## [Your goal]
Convert the lines running from the line containing "Regarding this photograph, of" through the end of the records into a JSON list of strings, one string per line, with both ends included and blank lines omitted.

[Some records]
******

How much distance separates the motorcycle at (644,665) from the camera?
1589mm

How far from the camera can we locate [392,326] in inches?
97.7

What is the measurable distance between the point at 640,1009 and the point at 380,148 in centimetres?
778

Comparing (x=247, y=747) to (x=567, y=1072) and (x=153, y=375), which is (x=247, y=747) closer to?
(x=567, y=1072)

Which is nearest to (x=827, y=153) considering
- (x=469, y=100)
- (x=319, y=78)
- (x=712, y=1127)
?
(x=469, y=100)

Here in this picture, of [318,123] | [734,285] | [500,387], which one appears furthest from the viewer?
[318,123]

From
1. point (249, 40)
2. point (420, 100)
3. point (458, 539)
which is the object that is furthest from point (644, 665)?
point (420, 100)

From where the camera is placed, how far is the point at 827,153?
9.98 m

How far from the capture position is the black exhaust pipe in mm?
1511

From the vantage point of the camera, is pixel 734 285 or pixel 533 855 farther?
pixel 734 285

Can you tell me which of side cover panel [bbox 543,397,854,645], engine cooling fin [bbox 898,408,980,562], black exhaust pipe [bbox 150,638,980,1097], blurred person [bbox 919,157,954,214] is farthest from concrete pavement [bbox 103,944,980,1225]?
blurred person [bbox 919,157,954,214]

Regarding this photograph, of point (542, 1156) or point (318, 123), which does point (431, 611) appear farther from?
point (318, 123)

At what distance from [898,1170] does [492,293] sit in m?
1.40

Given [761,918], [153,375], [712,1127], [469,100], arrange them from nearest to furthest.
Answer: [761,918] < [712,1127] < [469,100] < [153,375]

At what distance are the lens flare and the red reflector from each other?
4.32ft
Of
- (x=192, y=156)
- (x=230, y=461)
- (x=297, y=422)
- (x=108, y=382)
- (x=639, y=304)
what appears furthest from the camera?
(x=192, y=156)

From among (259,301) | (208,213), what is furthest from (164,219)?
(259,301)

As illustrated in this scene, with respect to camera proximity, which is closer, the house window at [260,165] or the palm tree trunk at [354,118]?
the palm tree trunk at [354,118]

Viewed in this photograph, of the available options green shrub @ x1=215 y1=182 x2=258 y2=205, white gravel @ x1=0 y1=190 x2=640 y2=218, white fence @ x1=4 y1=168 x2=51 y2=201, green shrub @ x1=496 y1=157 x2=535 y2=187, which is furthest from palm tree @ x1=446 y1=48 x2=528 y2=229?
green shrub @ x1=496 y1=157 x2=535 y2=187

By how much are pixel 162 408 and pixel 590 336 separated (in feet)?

******

## [Solution for this task]
[
  "Regarding this photograph, of point (542, 1156) or point (318, 123), which does point (431, 611) appear farther from?",
  "point (318, 123)",
  "At what distance from [898,1170] does [492,293] sit in m?",
  "1.40",
  "Given [761,918], [153,375], [712,1127], [469,100], arrange them from nearest to furthest.",
  "Answer: [761,918] < [712,1127] < [469,100] < [153,375]",
  "At what distance are the lens flare and the red reflector from each other?",
  "4.32ft",
  "Of",
  "- (x=192, y=156)",
  "- (x=230, y=461)",
  "- (x=297, y=422)",
  "- (x=108, y=382)",
  "- (x=639, y=304)",
  "what appears furthest from the camera?",
  "(x=192, y=156)",
  "From among (259,301) | (208,213), what is furthest from (164,219)?",
  "(259,301)",
  "As illustrated in this scene, with respect to camera proximity, which is closer, the house window at [260,165] or the palm tree trunk at [354,118]?",
  "the palm tree trunk at [354,118]",
  "Viewed in this photograph, of the available options green shrub @ x1=215 y1=182 x2=258 y2=205, white gravel @ x1=0 y1=190 x2=640 y2=218, white fence @ x1=4 y1=168 x2=51 y2=201, green shrub @ x1=496 y1=157 x2=535 y2=187, which is furthest from palm tree @ x1=446 y1=48 x2=528 y2=229?",
  "green shrub @ x1=496 y1=157 x2=535 y2=187",
  "By how much are pixel 162 408 and pixel 590 336 separated (in feet)?"
]